**Extrait du texte:**
Apprendre la Shoah : en Roumanie, les élèves face à un passé occulté
Le pays a nié son rôle dans la Shoah pendant des années et Ian Antonescu, condamné à mort pour crimes de guerre et exécuté en 1946, demeure un "héros" aux yeux de nombreux Roumains
Ouvrir les yeux des jeunes générations sur « l’horreur » de la Shoah : dans une Roumanie qui a décimé sa communauté juive, l’enseignement de cette période sombre longtemps occultée est désormais obligatoire dans les lycées.
Gabriela Obodariu, professeure d’histoire à Focsani (est), salue cette initiative du gouvernement en vigueur depuis la rentrée de septembre face à la « résurgence des mouvements antisémites et néo-fascistes » en Europe.
« Les élèves sont submergés par un flot d’informations dans l’espace public et c’est extrêmement utile pour eux de pouvoir discuter de ce sujet à l’école », explique à l’AFP l’enseignante de 56 ans.
Son rôle : « Déconstruire ce qui s’est déroulé et en tirer des leçons pour nos actions aujourd’hui ». Car « de telles horreurs ne s’arrêteront pas ».

**Mise en pratique:**
a: Dans l’article sur l’enseignement de la Shoah en Roumanie, recopiez le passage qui commence par « Gabriela Obodariu, professeure » et se termine par « l’enseignante de 56 ans. », en remplaçant « septembre » par « octobre ».
b: D’après l’article sur l’enseignement de la Shoah en Roumanie, dans quelle ville Gabriela Obodariu enseigne-t-elle l’histoire ?
c: Résumez en une phrase plus courte le paragraphe de l’article sur l’enseignement de la Shoah en Roumanie qui commence par « Gabriela Obodariu, professeure d’histoire ».

Données d’ancrage spatial
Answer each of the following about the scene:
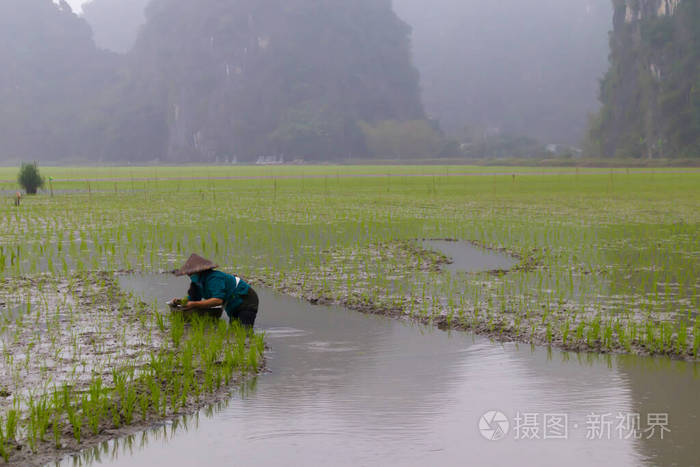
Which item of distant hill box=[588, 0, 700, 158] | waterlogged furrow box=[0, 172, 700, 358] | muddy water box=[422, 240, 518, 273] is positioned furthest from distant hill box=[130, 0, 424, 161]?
muddy water box=[422, 240, 518, 273]

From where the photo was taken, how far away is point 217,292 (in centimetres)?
694

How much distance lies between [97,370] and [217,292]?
4.45ft

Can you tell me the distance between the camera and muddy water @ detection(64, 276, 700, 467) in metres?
4.56

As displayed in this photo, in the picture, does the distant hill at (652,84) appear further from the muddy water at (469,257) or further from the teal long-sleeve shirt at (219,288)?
the teal long-sleeve shirt at (219,288)

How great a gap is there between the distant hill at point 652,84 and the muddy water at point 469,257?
5315cm

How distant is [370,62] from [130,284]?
112762 mm

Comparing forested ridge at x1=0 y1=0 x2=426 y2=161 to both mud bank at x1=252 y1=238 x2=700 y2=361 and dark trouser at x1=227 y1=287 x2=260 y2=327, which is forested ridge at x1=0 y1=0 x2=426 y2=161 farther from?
dark trouser at x1=227 y1=287 x2=260 y2=327

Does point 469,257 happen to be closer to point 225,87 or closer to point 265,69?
point 265,69

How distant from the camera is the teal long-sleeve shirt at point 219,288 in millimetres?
6953

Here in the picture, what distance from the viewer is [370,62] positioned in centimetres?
11925

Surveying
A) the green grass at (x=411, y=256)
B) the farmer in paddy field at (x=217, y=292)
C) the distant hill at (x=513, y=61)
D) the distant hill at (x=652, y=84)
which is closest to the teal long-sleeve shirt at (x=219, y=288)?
the farmer in paddy field at (x=217, y=292)

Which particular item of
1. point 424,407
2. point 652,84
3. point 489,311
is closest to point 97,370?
point 424,407

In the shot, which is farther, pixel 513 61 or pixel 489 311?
pixel 513 61

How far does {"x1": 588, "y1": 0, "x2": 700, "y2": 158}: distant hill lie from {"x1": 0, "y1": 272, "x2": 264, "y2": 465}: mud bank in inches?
2367
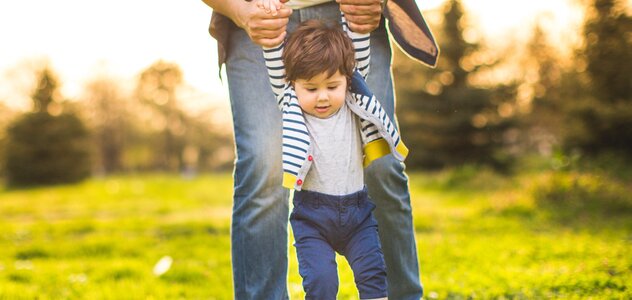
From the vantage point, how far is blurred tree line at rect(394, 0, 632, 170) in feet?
33.4

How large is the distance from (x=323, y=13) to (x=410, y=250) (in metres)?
1.05

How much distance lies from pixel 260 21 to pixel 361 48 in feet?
1.31

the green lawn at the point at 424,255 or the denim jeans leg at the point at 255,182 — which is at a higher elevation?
the denim jeans leg at the point at 255,182

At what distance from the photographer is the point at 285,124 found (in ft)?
7.04

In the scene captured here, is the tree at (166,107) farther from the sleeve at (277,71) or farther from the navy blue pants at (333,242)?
the navy blue pants at (333,242)

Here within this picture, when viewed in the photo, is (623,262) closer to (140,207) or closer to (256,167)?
(256,167)

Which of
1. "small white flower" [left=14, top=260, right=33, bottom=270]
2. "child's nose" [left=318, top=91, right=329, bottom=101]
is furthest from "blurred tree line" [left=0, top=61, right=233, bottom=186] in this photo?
"child's nose" [left=318, top=91, right=329, bottom=101]

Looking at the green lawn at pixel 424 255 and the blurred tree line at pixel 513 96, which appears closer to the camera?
the green lawn at pixel 424 255

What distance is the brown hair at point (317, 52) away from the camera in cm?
209

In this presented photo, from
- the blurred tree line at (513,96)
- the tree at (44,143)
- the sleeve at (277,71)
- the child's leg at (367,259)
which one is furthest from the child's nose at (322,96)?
the tree at (44,143)

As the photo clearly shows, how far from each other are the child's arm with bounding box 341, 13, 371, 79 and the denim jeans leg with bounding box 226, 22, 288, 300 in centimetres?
35

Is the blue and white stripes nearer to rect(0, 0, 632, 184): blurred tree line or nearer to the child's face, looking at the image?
the child's face

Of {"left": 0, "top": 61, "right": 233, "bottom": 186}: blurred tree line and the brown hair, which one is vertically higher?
the brown hair

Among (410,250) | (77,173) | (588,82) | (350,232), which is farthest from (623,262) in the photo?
(77,173)
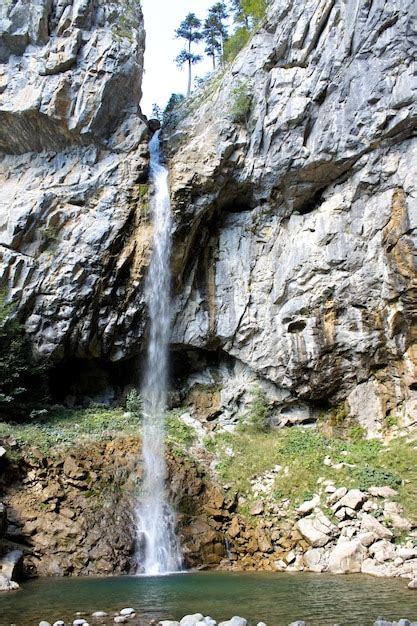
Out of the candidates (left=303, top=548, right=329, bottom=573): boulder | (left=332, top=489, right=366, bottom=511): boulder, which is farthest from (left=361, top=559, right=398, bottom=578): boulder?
(left=332, top=489, right=366, bottom=511): boulder

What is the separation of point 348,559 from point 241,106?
16.5 meters

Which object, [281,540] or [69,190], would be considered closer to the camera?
[281,540]

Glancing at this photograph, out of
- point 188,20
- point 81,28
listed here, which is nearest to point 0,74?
point 81,28

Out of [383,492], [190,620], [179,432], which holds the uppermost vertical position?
[179,432]

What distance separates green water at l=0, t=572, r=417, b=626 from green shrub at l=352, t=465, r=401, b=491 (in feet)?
10.6

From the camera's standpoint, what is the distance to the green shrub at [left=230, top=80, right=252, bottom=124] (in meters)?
21.3

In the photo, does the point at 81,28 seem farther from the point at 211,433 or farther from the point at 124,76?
the point at 211,433

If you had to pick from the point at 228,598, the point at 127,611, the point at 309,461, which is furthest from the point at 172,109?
the point at 127,611

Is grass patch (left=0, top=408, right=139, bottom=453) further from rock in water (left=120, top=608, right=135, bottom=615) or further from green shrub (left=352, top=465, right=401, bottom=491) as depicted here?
rock in water (left=120, top=608, right=135, bottom=615)

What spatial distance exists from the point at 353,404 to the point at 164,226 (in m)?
9.67

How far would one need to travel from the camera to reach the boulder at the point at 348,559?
1246 centimetres

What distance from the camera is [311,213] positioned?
65.8 ft

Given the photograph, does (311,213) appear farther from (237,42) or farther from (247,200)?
(237,42)

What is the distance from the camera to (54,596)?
997 centimetres
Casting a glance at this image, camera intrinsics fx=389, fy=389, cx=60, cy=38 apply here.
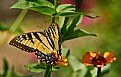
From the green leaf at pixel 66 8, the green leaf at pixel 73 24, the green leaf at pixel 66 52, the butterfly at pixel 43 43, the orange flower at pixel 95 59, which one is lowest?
the orange flower at pixel 95 59

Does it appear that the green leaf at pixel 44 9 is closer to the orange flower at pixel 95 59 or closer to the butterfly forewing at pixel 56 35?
the butterfly forewing at pixel 56 35

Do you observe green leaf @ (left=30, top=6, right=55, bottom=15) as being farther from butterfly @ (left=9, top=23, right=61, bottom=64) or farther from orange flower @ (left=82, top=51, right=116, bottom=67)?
orange flower @ (left=82, top=51, right=116, bottom=67)

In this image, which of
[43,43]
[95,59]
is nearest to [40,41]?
[43,43]

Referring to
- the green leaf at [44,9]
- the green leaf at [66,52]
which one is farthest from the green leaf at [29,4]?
the green leaf at [66,52]

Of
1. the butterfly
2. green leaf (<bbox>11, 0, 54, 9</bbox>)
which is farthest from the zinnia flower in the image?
green leaf (<bbox>11, 0, 54, 9</bbox>)

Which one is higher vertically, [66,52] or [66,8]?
[66,8]

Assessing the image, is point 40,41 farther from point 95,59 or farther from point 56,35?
point 95,59

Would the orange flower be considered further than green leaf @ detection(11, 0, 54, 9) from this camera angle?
Yes

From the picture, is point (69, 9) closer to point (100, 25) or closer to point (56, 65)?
point (56, 65)

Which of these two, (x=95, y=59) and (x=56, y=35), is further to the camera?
(x=95, y=59)
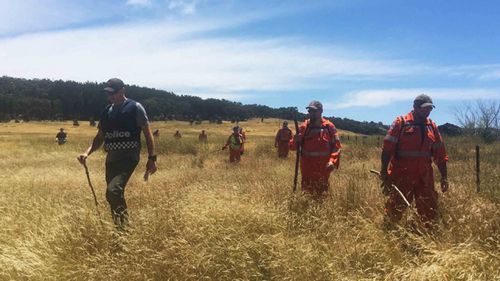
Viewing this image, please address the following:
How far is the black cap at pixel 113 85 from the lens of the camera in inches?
251

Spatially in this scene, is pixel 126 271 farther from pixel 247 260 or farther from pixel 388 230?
pixel 388 230

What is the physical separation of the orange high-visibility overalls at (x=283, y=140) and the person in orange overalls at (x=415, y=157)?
38.1ft

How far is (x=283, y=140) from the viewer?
59.2ft

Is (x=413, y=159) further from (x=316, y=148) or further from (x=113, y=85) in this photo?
(x=113, y=85)

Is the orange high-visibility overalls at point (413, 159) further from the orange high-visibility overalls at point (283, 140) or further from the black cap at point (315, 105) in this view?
the orange high-visibility overalls at point (283, 140)

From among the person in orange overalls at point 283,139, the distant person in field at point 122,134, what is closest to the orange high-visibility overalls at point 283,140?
the person in orange overalls at point 283,139

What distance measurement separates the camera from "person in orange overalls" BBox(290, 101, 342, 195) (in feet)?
23.4

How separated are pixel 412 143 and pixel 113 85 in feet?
11.6

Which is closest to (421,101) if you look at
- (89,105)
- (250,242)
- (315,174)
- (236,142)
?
(315,174)

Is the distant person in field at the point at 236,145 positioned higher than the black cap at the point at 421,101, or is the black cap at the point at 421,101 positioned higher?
the black cap at the point at 421,101

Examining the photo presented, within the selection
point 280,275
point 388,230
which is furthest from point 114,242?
point 388,230

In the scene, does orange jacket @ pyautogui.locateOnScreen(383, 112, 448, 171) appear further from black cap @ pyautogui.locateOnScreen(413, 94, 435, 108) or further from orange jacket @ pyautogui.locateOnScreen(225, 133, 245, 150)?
orange jacket @ pyautogui.locateOnScreen(225, 133, 245, 150)

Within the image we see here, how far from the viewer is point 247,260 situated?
4.57m

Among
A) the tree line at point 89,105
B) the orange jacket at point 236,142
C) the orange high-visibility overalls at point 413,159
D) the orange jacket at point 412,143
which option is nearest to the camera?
the orange high-visibility overalls at point 413,159
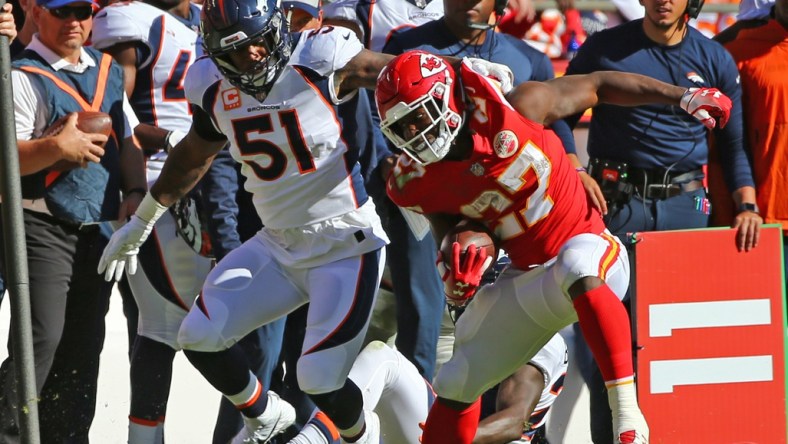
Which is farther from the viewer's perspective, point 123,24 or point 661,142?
point 661,142

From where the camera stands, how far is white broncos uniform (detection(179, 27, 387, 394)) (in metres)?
4.36

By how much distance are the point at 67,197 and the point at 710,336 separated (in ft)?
8.32

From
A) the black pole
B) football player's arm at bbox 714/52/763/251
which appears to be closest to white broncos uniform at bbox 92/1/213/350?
the black pole

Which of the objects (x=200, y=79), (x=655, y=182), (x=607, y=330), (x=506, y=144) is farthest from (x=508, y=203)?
(x=200, y=79)

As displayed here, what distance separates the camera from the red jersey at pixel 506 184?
418cm

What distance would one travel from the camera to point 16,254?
10.8 ft

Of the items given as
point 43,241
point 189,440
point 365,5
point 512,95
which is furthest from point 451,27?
point 189,440

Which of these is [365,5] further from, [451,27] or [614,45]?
[614,45]

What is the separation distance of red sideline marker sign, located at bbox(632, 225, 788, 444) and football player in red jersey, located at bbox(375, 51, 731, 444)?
70 centimetres

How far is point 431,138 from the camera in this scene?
13.3 ft

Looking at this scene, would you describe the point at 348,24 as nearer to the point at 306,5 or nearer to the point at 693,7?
the point at 306,5

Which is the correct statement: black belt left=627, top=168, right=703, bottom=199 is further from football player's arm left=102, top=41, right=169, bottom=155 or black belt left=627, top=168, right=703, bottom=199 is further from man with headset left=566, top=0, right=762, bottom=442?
football player's arm left=102, top=41, right=169, bottom=155

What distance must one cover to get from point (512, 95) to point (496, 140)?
241 mm

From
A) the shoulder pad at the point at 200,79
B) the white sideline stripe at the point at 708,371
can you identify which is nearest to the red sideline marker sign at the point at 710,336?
the white sideline stripe at the point at 708,371
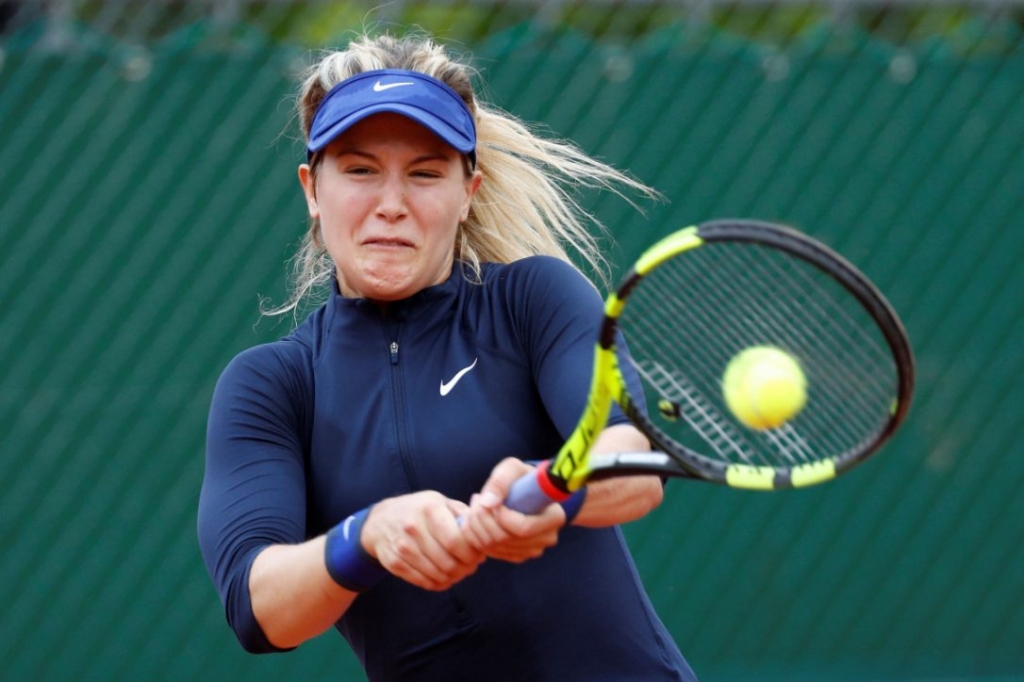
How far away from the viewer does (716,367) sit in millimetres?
2641

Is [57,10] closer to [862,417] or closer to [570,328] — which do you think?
[570,328]

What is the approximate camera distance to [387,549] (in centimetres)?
221

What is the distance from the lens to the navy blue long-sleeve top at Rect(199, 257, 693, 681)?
2.58 m

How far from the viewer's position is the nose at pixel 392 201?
2.61m

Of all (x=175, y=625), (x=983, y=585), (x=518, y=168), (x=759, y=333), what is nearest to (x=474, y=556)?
(x=759, y=333)

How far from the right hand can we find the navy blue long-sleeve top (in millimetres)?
337

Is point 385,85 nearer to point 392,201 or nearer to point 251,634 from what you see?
point 392,201

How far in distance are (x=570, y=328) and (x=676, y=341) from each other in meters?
0.21

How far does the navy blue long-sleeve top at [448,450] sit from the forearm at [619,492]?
0.36 feet

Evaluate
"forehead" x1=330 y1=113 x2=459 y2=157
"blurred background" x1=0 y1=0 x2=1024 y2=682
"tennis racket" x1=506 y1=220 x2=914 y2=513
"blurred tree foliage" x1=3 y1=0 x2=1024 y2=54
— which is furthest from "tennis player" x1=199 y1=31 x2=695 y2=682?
"blurred background" x1=0 y1=0 x2=1024 y2=682

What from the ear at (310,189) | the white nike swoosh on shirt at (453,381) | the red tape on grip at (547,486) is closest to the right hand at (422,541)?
the red tape on grip at (547,486)

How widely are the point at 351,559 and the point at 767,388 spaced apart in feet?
2.35

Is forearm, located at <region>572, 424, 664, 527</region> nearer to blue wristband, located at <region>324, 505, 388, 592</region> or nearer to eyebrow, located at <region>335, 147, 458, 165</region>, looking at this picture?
blue wristband, located at <region>324, 505, 388, 592</region>

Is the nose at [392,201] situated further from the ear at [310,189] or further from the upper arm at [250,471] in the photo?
the upper arm at [250,471]
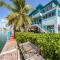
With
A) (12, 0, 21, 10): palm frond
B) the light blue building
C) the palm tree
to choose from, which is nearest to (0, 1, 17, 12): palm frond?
the palm tree

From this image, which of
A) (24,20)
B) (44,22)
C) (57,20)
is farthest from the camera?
(44,22)

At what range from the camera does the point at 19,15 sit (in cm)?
2345

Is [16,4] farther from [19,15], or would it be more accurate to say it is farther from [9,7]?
[19,15]

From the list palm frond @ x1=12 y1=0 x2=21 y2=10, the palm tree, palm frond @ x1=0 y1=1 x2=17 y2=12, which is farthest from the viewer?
palm frond @ x1=0 y1=1 x2=17 y2=12

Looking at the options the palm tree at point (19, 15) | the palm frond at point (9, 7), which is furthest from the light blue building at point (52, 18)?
the palm frond at point (9, 7)

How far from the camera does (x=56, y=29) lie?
74.1ft

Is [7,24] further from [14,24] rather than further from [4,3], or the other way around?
[4,3]

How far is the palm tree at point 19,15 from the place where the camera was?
23.0 metres

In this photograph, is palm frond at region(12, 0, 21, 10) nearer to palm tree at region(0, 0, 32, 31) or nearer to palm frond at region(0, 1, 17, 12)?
palm tree at region(0, 0, 32, 31)

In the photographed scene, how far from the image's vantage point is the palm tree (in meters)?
23.0

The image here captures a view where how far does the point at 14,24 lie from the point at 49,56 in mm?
17817

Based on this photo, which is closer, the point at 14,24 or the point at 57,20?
the point at 57,20

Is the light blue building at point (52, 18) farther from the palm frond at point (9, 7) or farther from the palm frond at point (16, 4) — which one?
the palm frond at point (9, 7)

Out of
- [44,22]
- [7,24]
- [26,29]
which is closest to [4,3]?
[7,24]
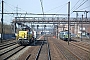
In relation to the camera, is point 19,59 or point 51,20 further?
point 51,20

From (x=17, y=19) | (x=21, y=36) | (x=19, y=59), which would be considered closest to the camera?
(x=19, y=59)

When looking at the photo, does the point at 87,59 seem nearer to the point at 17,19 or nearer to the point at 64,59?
the point at 64,59

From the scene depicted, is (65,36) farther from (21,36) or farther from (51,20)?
(21,36)

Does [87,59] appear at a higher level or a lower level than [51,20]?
lower

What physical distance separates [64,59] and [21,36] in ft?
57.8

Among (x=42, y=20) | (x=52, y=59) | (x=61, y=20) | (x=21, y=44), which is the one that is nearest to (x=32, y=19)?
(x=42, y=20)

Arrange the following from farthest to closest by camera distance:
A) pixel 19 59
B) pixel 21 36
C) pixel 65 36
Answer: pixel 65 36, pixel 21 36, pixel 19 59

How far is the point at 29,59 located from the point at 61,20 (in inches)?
1706

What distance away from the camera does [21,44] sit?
3350cm

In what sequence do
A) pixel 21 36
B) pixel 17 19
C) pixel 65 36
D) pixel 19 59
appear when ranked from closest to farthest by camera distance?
pixel 19 59
pixel 21 36
pixel 65 36
pixel 17 19

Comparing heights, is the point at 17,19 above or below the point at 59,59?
above

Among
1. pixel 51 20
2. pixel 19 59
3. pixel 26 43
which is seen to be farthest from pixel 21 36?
pixel 51 20

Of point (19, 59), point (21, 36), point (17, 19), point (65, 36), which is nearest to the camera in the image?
point (19, 59)

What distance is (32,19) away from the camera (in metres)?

**Réponses rédigées:**
a:
Gabriela Obodariu, professeure d’histoire à Focsani (est), salue cette initiative du gouvernement en vigueur depuis la rentrée de octobre face à la « résurgence des mouvements antisémites et néo-fascistes » en Europe.
« Les élèves sont submergés par un flot d’informations dans l’espace public et c’est extrêmement utile pour eux de pouvoir discuter de ce sujet à l’école », explique à l’AFP l’enseignante de 56 ans.

b: Elle enseigne à Focsani, dans l’est du pays.

c: Gabriela Obodariu, professeure d’histoire à Focsani, salue l’initiative gouvernementale en vigueur depuis la rentrée de septembre, face à la résurgence des mouvements antisémites et néo-fascistes en Europe.